**Task inputs:**
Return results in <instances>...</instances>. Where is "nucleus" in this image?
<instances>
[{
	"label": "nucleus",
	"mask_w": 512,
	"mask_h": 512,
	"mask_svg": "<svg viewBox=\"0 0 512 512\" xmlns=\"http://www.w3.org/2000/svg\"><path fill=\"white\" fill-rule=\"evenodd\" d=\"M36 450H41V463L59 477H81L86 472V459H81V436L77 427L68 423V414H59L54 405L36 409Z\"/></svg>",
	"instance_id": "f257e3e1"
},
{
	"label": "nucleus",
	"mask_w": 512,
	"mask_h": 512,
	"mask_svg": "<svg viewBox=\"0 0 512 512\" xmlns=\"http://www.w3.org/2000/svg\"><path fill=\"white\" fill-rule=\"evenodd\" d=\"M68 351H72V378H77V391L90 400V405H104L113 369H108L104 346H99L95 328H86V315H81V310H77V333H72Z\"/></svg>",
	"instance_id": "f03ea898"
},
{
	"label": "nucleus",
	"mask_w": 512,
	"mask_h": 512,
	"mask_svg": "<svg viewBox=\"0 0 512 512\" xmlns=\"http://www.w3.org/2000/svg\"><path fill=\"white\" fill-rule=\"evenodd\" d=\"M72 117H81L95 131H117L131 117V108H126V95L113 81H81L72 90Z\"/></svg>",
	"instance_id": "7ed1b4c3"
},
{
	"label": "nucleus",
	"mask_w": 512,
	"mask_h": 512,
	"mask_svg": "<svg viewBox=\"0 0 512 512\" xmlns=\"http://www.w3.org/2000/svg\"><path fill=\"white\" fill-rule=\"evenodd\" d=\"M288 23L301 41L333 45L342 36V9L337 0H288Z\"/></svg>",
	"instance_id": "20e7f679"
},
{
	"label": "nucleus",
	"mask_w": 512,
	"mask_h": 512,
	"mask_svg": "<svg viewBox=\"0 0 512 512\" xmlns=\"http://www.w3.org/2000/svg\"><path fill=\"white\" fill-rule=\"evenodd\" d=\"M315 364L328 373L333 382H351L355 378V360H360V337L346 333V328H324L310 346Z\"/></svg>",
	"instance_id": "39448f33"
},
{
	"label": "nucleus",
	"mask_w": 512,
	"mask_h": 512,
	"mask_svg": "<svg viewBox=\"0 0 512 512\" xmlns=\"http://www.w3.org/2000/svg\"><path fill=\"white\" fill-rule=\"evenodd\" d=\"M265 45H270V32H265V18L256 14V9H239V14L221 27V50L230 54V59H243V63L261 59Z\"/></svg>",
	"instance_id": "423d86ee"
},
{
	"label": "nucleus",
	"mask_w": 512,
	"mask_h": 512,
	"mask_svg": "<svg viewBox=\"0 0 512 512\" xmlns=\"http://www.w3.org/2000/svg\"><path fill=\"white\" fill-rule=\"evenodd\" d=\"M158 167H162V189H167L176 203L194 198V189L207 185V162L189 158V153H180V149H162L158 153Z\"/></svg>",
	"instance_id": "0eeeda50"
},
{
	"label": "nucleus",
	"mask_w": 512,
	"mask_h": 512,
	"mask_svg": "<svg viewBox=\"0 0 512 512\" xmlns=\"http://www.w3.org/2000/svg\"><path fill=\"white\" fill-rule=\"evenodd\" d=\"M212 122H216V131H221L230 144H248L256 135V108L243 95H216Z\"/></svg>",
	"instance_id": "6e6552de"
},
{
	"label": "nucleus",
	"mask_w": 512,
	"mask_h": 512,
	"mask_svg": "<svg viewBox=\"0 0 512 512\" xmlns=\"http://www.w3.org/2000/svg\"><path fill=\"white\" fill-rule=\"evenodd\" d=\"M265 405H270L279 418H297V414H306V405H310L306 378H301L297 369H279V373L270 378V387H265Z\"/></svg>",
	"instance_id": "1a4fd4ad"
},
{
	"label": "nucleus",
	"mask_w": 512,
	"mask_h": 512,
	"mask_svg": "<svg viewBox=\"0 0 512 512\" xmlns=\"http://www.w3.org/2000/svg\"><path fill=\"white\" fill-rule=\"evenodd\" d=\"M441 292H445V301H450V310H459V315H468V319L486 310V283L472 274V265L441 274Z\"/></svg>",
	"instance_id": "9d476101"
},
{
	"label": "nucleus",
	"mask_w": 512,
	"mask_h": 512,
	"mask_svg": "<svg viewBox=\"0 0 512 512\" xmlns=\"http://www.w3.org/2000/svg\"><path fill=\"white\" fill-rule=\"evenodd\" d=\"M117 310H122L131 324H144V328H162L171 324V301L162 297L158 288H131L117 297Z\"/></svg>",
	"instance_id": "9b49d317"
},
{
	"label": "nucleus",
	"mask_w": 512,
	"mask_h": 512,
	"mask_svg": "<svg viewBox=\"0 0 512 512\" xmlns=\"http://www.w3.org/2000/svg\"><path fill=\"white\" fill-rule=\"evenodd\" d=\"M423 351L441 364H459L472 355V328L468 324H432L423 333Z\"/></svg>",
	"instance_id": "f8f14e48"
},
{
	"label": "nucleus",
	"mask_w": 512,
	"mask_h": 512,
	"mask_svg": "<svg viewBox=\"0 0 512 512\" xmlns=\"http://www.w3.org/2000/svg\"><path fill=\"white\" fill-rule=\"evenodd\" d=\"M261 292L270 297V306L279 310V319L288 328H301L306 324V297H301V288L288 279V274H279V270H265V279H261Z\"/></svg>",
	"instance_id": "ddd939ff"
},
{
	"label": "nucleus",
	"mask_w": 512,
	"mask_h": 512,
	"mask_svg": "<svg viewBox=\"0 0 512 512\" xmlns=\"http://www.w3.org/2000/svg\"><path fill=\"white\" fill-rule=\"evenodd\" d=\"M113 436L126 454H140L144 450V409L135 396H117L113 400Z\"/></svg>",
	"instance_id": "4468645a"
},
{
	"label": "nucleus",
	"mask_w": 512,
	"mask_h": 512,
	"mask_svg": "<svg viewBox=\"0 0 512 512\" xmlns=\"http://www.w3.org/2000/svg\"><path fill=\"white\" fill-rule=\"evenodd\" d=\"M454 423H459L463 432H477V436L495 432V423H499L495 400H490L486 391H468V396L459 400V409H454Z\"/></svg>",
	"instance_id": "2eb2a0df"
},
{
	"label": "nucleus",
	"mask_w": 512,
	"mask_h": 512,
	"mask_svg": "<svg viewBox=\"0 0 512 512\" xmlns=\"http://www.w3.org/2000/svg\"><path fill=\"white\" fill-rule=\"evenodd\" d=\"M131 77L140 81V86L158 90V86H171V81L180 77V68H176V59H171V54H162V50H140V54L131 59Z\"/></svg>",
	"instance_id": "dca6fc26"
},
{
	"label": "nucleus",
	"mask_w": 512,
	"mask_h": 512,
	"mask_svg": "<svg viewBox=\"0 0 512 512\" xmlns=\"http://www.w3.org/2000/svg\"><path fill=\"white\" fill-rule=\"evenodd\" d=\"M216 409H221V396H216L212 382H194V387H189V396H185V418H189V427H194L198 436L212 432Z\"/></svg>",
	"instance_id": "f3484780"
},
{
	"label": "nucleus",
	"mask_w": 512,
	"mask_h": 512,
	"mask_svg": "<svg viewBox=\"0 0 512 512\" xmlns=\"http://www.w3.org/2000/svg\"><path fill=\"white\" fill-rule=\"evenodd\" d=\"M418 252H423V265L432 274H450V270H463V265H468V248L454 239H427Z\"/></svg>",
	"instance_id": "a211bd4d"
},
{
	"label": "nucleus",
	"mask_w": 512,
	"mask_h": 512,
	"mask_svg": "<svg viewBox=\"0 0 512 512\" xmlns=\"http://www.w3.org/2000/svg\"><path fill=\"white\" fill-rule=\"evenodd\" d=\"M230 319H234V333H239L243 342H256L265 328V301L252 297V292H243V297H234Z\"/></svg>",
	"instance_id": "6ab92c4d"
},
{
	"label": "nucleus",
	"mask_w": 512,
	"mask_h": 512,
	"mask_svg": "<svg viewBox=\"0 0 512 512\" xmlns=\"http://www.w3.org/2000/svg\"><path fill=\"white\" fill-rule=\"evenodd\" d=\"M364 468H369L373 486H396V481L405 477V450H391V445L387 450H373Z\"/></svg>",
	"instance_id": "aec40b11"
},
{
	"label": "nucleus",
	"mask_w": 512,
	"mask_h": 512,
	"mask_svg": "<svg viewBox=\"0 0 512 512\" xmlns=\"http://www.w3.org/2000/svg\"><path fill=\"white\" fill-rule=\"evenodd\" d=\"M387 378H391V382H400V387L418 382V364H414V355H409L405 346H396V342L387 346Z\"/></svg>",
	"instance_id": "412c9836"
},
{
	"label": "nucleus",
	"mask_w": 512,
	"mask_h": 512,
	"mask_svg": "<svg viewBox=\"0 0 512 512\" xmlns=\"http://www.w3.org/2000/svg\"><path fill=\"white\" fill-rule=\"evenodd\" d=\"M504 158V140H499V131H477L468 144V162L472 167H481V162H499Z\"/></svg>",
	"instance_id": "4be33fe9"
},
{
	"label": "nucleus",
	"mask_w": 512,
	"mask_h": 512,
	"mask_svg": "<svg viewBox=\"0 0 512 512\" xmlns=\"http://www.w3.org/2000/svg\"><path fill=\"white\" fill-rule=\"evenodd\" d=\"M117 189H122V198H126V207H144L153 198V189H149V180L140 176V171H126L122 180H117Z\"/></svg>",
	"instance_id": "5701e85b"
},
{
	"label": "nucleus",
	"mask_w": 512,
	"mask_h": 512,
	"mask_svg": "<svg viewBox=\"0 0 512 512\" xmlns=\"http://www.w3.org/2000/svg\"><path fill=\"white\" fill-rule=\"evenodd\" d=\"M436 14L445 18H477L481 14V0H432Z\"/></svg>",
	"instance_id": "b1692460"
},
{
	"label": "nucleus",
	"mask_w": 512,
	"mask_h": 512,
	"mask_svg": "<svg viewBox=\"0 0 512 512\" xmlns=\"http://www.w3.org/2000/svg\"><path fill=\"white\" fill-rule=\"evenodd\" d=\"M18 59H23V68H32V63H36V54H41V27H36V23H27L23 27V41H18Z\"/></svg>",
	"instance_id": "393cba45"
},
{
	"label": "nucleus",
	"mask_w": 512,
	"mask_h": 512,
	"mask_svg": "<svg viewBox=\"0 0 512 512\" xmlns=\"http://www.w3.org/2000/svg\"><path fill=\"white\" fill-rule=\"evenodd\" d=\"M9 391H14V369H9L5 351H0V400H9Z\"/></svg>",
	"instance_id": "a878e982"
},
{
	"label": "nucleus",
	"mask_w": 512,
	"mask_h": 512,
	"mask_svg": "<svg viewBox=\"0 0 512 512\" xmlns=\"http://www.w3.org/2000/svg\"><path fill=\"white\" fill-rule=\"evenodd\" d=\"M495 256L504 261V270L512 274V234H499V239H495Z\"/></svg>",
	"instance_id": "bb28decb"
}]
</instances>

**What to produce:** Give the number of lines in the listing above that contain the string "instances". Reply with the number alone.

**Written answer:** 3